Der Begriff Historismus weist auf Geschichte als primäre Voraussetzung für die Gegenwart; in der Kunst auf die Nachahmung des Formengutes vergangener Epochen. Die Zeit zwischen 1840 und 1900 stand unter diesem Stern.
Nachdem mit der einsetzenden Industrialisierung eine geschmackliche Verflachung einherging, suchte man die inspirierende Kraft guter Vorbilder. Museumsgründungen brachten solche Anregungen, vor allem aber die großen Weltausstellungen ab 1851 in London, Paris und Wien.

In Leipzig rief 1865 Albert von Zahn eine Vorbildersammlung ins Leben, der das 1874 eröffnete Kunstgewerbemuseum folgte – eine der frühesten Institutionen dieser Art. Dessen hauptsächliches Ziel bestand darin, ortsansässigen Gewerbetreibenden Gestaltungsmuster zur Nachahmung und Ideenfindung zur Verfügung zu stellen. Das Museum selbst unterhielt eine Zeichenschule und der erste Direktor unterrichtete zugleich an der Kunstakademie und Kunstgewerbeschule. Originalität, Authentizität und ästhetische Autonomie der Objekte spielten oft noch eine untergeordnete Rolle. Kopien und freie Nachschöpfungen nahmen die Plätze nicht verfügbarer Originale ein.

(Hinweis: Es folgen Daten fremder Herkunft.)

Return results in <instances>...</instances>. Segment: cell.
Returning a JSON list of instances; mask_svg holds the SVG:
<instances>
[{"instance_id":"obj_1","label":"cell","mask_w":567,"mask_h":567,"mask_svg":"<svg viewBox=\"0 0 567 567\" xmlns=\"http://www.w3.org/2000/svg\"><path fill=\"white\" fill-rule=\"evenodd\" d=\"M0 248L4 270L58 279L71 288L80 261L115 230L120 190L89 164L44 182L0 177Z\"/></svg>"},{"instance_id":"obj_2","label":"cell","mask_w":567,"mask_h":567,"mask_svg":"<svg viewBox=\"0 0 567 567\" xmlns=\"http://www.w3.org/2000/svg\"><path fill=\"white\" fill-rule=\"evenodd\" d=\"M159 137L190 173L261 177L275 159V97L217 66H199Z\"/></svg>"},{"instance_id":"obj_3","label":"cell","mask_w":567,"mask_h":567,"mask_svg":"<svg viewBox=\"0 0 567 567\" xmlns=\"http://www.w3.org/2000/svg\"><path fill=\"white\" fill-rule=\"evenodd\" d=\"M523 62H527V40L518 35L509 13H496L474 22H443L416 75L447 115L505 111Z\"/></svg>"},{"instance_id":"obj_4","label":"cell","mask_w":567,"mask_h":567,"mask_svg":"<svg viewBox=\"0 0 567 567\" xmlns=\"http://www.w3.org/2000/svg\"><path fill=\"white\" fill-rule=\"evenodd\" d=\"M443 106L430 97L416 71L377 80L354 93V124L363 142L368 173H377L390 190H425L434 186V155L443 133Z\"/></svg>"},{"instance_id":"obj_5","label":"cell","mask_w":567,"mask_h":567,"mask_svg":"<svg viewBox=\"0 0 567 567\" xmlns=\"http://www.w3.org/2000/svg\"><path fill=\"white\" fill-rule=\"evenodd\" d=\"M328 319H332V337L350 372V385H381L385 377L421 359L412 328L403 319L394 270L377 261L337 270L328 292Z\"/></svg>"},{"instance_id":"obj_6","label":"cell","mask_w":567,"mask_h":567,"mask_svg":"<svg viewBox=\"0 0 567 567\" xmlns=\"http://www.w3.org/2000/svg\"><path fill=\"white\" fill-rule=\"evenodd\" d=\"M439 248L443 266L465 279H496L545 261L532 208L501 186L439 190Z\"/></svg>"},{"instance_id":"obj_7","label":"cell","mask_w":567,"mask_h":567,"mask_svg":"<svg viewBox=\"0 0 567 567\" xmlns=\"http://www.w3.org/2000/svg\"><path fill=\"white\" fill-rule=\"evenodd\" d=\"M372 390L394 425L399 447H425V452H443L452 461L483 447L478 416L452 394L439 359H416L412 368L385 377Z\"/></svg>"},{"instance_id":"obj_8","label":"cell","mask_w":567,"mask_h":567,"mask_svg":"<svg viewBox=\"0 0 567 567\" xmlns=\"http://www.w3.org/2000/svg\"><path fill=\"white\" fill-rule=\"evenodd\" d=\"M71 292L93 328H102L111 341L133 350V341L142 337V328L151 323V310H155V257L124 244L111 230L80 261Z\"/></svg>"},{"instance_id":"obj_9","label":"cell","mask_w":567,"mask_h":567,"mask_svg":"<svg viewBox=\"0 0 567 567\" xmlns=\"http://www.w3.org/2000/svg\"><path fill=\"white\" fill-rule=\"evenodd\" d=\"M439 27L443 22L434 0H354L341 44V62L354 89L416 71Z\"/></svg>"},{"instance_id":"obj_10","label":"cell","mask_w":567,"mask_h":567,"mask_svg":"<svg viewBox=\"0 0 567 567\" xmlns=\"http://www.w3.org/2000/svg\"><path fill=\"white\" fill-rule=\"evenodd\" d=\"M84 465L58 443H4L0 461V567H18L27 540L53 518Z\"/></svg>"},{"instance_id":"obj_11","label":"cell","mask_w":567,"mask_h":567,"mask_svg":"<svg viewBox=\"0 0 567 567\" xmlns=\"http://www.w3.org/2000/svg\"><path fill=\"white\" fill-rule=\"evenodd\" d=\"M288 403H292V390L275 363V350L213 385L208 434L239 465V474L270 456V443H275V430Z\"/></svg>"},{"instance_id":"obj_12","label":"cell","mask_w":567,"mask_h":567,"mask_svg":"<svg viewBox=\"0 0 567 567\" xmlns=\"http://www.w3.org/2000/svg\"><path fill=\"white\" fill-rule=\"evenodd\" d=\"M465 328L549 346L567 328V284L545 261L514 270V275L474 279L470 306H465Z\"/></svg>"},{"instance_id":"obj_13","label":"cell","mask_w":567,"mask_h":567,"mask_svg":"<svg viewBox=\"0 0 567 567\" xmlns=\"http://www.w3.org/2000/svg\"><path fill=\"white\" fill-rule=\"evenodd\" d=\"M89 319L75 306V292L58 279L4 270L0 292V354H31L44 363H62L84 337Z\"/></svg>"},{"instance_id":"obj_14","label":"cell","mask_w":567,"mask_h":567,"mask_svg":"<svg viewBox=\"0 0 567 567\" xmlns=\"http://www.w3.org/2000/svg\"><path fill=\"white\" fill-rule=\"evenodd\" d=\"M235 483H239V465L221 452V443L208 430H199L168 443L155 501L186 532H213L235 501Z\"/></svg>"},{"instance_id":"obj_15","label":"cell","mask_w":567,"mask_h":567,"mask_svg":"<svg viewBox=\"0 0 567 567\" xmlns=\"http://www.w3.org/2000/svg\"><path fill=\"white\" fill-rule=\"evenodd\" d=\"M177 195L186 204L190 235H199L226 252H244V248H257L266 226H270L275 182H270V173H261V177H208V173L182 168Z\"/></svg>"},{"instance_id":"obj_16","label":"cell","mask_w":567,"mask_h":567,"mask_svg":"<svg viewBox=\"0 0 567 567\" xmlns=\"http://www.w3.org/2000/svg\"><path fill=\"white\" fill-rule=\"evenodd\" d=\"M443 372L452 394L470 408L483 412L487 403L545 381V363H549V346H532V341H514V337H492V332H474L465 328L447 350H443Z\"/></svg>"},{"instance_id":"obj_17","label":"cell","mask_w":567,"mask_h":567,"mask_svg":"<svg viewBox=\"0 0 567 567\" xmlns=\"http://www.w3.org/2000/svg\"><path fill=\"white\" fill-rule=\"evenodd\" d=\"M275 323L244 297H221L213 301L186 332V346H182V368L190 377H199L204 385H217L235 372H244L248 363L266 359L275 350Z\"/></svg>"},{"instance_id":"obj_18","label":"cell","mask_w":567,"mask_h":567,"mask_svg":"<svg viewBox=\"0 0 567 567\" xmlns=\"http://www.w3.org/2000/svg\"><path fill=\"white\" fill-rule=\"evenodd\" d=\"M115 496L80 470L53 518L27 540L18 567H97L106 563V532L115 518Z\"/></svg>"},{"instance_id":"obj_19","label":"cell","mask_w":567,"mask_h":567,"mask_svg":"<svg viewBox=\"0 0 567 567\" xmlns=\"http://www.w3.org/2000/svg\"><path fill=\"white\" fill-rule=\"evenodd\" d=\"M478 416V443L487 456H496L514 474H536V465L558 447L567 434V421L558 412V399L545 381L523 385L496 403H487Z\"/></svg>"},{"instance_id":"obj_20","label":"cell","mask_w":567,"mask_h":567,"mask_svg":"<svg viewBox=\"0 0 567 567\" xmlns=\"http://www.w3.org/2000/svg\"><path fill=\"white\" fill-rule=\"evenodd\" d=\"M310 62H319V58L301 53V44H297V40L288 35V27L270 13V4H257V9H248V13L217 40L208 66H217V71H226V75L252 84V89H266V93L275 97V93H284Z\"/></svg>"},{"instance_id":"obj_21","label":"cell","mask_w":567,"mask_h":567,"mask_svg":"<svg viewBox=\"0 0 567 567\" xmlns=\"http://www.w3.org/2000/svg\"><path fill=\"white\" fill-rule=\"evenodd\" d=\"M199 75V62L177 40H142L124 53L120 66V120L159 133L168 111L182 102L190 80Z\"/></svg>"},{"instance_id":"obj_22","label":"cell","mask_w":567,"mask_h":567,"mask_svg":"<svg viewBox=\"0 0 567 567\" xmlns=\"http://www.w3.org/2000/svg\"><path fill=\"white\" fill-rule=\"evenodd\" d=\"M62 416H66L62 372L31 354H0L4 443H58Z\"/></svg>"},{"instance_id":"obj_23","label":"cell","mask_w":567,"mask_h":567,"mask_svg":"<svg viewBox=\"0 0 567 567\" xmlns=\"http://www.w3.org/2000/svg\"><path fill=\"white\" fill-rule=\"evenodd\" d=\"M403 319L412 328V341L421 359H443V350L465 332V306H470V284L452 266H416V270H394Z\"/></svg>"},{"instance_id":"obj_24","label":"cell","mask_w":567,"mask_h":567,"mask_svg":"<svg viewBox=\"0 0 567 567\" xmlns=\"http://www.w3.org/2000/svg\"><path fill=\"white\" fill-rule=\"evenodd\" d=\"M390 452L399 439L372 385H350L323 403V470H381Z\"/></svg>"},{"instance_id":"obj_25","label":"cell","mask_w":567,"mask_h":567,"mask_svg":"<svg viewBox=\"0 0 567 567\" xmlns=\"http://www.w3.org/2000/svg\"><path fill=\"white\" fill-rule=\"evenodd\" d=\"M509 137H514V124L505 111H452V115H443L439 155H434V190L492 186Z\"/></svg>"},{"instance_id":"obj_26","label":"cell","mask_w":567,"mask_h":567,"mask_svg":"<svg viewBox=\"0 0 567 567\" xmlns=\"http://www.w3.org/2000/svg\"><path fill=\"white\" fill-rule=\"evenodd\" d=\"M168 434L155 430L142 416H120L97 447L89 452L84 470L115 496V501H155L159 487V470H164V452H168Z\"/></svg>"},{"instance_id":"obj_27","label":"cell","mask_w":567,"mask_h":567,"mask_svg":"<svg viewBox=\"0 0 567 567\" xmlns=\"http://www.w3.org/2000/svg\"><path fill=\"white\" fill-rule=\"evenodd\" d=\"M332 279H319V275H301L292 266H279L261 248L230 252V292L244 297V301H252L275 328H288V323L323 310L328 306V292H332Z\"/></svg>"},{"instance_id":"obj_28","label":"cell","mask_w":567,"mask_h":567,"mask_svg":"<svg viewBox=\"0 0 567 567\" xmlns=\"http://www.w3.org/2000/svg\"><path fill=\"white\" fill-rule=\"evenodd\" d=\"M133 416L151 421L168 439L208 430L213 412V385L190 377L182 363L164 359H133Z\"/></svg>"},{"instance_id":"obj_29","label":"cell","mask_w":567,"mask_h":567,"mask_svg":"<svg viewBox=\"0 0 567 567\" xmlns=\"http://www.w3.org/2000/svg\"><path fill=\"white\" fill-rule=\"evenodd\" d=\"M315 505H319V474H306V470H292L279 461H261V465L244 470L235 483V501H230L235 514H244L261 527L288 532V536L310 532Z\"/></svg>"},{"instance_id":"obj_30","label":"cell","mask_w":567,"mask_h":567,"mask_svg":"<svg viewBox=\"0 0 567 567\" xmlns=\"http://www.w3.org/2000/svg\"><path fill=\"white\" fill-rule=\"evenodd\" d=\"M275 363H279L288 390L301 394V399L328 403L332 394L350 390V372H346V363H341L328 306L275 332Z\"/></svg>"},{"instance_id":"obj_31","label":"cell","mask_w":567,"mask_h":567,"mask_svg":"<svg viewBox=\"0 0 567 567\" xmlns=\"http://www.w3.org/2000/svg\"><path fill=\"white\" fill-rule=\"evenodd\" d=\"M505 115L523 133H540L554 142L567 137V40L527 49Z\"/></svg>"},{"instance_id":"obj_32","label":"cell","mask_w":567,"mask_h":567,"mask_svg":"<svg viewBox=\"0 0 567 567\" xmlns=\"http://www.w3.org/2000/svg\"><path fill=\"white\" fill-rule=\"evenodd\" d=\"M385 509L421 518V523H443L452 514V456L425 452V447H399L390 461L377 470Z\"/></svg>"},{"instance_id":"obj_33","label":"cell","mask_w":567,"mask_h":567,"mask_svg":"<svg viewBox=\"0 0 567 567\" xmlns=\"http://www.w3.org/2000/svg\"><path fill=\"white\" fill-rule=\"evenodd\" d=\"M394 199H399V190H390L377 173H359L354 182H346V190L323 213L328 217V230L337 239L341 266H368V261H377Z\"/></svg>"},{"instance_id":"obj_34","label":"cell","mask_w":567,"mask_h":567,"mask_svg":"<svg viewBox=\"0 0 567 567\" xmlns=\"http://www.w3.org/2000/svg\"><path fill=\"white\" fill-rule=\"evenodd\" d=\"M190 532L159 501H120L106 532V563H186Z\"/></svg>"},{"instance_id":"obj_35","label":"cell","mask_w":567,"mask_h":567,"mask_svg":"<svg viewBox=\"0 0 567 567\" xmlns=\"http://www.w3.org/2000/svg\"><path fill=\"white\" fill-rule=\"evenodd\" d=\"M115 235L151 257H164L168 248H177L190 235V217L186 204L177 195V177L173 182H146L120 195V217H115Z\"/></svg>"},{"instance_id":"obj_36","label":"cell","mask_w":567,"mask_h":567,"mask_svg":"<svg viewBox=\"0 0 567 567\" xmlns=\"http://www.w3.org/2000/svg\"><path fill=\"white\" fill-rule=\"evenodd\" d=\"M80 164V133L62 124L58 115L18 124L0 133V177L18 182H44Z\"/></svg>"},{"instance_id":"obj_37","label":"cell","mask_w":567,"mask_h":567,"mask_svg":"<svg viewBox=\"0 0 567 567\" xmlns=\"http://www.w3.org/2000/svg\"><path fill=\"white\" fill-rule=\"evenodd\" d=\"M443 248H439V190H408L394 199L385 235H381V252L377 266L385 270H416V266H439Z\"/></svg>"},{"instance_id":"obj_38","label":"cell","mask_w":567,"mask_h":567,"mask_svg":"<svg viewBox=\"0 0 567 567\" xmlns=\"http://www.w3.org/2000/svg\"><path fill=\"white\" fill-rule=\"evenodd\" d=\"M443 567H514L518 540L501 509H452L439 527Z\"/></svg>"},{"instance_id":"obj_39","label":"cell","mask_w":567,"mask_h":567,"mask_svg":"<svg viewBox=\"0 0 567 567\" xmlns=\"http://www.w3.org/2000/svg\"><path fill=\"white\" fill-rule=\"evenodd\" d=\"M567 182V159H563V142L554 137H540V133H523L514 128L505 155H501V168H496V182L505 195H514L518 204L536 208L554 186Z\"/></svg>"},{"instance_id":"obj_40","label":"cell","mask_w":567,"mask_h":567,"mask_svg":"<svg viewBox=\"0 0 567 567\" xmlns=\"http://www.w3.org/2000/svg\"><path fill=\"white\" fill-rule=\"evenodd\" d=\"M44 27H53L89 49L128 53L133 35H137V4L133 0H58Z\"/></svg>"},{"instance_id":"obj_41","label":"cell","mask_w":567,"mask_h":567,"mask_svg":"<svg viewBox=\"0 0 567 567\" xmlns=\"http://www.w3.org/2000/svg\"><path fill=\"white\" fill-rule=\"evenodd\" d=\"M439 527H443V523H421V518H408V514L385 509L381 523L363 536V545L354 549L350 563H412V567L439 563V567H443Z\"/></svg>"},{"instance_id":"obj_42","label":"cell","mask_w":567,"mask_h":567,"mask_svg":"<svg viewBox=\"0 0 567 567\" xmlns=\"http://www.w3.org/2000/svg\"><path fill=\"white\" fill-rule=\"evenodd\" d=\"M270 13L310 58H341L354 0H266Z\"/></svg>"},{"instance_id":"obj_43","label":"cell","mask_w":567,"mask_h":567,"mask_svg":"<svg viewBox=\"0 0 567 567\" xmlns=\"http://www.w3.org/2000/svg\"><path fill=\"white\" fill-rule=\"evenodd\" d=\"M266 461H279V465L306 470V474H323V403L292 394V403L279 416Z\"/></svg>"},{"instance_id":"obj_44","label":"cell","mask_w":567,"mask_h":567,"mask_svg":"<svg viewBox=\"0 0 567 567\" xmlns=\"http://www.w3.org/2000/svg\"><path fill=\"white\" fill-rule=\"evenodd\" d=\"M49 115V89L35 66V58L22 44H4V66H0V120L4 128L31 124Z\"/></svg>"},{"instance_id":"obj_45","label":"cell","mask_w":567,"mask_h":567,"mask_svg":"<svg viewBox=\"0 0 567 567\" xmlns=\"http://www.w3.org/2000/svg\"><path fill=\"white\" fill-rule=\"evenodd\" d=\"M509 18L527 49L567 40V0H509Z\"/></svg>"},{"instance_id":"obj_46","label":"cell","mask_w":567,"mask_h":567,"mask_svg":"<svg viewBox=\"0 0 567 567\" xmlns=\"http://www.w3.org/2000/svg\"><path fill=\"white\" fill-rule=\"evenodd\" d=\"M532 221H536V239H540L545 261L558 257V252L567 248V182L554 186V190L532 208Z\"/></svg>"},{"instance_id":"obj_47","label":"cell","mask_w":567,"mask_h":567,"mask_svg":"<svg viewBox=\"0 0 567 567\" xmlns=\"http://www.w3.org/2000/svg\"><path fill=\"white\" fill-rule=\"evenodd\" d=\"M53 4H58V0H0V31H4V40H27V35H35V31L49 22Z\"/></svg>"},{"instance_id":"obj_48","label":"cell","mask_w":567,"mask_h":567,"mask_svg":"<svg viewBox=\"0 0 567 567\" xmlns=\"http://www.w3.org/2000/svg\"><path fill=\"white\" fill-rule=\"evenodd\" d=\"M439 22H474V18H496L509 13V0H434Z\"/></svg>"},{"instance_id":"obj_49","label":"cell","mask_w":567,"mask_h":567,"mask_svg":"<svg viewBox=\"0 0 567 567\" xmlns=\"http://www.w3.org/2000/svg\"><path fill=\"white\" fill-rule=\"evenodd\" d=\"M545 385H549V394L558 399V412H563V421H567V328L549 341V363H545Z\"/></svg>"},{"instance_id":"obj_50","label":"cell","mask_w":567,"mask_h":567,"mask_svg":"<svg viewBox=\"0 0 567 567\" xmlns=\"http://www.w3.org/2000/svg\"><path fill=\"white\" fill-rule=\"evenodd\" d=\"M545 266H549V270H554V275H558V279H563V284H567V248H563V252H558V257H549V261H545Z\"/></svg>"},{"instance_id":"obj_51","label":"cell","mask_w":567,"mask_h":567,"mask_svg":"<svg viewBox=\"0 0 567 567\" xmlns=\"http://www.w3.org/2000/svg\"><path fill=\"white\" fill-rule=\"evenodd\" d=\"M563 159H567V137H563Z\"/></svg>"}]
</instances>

Ankäufe von Weltausstellungen aus der Frühphase des Museums zeigen wir in diesem Raum gemeinsam mit späteren Erwerbungen. Die Exponate sind nach den großen Strömungen des Historismus gruppiert – nach dem Vorbild der Antike, dem der orientalischen Kunst, der Orientierung am Mittelalter, an Barock und Rokoko und – hier überwiegend – an der Renaissance.